→ Text block:
****************

Is copyright owner Intel?

> +UDP Poll Mode Driver
> +====================
> +
> +UDP Poll Mode Driver (PMD) is a basic virtual driver useful for testing.
> +It provides a simple bare encapsulation of Ethernet frames in a UDP
> +socket.  This is useful since the test driver application can
> +easily open a local UDP socket and interact with a DPDK application.
> +This can even be done inside a VM or container in automated test setup.
> +
> +
> +Driver Configuration
> +--------------------
> +
> +The driver is a virtual device configured with the --vdev option.
> +The device name must start with the net_udp prefix follwed by numbers

followed

> +or letters The name is unique for each device. Each device can have

or letters. The ...

> +multiple stream options and multiple devices can be used.
> +Multiple device definitions can be arranged using multiple --vdev.
> +
> +Both local and remote address must be specified. Both IPv4 and IPv6
> +are supported examples:
> +
> +.. code-block:: console
> +
> +   ./<build_dir>/app/dpdk-testpmd -l 0-3 -n 4 \
> +       --vdev 'net_udp0,local=127.0.0.1:9000,remote=192.0.2.1:9000',
> +       --vdev 'net_udp1,local=[:0],9000,remote=[2001:DB8::1]:9000'

maybe good to document ipv6 should start with '['. (this is according to 
the below code)

****************

→ Rows:
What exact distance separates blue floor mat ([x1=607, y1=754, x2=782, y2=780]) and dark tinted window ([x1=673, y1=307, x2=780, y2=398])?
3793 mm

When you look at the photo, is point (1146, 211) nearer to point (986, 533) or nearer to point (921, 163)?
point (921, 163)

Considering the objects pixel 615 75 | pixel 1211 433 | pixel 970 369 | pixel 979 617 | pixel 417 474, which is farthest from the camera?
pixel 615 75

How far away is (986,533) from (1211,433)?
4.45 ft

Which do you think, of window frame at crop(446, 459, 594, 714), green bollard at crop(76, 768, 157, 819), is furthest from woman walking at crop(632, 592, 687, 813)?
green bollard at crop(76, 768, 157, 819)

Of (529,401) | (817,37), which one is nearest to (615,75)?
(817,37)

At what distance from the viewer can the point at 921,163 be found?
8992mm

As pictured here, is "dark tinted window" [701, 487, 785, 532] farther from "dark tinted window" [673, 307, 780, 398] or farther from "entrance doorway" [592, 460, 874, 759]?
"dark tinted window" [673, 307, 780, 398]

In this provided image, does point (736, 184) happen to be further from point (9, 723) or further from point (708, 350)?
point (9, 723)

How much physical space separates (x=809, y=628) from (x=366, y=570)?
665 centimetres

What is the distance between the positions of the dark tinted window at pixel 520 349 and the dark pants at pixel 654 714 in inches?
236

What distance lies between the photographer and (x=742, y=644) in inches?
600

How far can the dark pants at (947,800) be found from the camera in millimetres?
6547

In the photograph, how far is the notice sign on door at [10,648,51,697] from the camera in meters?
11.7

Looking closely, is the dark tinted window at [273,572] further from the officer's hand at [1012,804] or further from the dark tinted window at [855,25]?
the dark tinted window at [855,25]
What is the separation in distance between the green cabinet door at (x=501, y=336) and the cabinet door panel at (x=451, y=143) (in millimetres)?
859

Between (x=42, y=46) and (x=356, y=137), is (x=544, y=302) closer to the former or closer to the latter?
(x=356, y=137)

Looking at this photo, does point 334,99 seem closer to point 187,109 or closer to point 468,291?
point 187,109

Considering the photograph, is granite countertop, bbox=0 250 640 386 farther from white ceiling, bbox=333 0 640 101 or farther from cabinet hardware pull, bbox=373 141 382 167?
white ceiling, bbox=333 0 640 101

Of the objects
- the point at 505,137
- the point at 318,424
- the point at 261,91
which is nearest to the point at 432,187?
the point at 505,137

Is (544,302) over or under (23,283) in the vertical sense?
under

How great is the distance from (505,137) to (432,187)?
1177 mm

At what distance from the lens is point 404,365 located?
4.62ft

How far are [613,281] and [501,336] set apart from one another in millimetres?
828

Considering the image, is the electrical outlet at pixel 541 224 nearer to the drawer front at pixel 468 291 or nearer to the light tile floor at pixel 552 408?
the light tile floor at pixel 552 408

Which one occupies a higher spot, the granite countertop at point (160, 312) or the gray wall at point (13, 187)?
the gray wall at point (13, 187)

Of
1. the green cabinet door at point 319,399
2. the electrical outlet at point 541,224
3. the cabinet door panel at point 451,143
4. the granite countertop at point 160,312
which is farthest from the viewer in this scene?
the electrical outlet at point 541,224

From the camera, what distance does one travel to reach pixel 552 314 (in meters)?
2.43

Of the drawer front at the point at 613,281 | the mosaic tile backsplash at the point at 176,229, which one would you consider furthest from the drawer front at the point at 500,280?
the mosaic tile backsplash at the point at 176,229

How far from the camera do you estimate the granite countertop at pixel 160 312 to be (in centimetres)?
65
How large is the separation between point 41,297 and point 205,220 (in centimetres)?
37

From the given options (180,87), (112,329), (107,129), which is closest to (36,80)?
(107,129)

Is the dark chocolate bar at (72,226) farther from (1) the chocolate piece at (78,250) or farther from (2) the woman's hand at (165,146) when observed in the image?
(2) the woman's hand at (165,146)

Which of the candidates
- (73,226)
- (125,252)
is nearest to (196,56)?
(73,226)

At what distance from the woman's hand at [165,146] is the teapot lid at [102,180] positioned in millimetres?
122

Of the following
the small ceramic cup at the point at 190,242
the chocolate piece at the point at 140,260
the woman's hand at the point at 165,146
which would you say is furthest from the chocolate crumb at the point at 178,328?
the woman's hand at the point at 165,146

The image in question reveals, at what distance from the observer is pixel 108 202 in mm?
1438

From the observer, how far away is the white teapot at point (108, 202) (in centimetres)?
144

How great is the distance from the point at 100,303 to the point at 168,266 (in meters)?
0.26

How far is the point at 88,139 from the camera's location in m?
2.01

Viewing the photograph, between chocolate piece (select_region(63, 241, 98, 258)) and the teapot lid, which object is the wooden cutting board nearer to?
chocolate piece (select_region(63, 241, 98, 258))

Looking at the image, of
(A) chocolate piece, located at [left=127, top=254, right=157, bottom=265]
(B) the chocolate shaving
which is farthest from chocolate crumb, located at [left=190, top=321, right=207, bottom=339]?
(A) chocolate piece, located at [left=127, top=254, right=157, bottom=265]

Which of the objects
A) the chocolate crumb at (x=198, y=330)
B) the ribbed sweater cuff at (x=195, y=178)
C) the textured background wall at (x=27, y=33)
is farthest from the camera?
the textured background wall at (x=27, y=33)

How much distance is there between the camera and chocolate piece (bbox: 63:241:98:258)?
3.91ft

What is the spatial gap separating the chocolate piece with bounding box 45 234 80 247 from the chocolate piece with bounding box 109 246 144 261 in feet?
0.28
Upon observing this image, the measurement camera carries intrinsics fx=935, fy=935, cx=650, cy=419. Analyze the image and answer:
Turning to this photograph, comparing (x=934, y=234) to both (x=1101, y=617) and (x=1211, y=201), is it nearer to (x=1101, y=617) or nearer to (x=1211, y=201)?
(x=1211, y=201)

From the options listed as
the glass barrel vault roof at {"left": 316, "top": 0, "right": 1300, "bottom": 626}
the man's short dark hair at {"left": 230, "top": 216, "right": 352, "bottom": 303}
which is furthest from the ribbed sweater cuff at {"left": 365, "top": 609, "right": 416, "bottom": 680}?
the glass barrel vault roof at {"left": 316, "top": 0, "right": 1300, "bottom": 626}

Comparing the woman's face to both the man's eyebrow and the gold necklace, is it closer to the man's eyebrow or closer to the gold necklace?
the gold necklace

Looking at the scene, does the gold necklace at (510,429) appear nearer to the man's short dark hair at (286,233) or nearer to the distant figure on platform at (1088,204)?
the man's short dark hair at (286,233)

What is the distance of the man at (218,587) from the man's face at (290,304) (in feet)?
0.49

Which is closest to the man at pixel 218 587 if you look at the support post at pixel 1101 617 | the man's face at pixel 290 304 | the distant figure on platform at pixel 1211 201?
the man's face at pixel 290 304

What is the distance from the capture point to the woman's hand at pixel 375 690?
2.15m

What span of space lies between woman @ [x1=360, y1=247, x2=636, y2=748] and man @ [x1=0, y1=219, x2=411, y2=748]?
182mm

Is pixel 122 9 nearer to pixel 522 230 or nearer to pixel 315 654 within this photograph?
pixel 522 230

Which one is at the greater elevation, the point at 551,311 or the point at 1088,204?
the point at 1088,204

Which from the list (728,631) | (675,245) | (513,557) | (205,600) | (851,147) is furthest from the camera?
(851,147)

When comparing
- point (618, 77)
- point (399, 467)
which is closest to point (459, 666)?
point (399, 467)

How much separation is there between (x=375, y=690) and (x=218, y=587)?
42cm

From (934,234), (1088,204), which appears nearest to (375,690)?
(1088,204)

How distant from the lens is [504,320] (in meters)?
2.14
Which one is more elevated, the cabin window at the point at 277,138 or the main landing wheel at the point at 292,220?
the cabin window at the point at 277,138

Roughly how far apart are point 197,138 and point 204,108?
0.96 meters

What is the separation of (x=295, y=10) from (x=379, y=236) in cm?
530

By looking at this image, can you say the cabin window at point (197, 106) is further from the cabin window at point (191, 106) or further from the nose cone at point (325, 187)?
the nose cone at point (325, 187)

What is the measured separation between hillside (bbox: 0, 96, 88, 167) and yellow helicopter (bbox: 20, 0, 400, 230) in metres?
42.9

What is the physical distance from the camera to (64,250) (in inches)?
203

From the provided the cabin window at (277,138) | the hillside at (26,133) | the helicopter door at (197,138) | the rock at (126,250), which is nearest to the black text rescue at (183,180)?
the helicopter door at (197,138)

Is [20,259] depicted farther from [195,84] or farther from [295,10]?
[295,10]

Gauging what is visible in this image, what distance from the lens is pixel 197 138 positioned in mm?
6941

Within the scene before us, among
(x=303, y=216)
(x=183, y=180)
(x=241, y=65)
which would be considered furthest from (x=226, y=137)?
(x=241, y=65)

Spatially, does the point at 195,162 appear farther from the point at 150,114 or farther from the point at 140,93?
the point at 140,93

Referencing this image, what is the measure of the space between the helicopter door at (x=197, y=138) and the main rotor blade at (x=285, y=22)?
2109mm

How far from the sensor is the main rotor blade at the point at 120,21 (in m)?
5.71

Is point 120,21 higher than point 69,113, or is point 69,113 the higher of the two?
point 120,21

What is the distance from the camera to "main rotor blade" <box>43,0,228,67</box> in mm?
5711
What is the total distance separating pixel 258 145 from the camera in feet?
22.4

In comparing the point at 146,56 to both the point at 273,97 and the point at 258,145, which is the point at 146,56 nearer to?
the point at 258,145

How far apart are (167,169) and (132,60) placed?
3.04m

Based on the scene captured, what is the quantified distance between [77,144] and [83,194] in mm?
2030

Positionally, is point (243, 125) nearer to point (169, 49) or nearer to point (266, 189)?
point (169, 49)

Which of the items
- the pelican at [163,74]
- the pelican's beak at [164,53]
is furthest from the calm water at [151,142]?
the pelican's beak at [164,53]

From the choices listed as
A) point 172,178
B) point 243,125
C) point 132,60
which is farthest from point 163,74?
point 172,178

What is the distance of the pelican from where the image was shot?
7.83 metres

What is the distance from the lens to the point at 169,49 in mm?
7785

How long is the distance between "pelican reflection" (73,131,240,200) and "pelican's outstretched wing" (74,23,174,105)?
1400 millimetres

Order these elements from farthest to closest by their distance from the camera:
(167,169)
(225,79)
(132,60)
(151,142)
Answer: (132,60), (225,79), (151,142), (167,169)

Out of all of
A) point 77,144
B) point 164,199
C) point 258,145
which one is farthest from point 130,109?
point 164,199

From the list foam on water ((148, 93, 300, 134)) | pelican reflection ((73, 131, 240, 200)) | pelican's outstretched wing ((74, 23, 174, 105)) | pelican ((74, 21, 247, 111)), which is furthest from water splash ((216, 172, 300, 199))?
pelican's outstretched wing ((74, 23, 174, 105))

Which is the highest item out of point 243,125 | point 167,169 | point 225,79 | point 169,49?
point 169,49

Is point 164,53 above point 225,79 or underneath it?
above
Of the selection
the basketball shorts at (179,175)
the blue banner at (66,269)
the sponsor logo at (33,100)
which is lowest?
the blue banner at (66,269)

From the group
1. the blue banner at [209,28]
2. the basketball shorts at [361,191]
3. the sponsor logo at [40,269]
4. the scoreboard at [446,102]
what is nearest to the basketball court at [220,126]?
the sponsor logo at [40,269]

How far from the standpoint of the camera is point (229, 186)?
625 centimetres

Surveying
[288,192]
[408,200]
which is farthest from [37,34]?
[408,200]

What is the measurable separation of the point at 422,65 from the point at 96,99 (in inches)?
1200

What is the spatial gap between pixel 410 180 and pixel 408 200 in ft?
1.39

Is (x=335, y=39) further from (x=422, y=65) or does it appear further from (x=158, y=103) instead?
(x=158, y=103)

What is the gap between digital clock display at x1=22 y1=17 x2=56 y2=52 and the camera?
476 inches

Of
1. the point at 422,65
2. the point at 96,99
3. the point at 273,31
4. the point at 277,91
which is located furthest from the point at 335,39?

****************

→ Instructions for the task: Extend the UDP driver review past its final sentence. The listing has no connection to the UDP driver review.

→ Output below:
> diff --git a/drivers/net/meson.build b/drivers/net/meson.build
> index 35bfa78dee66..36f2d9ed9b96 100644
> --- a/drivers/net/meson.build
> +++ b/drivers/net/meson.build
> @@ -56,6 +56,7 @@ drivers = [
>           'tap',
>           'thunderx',
>           'txgbe',
> +        'udp',
>           'vdev_netvsc',
>           'vhost',
>           'virtio',
> diff --git a/drivers/net/udp/meson.build b/drivers/net/udp/meson.build
> new file mode 100644
> index 000000000000..e7bfd843f4b2
> --- /dev/null
> +++ b/drivers/net/udp/meson.build
> @@ -0,0 +1,11 @@
> +# SPDX-License-Identifier: BSD-3-Clause
> +
> +if is_windows
> +    build = false
> +    reason = 'not supported on Windows'
> +    subdir_done()
> +endif
> +
> +sources = files('rte_eth_udp.c')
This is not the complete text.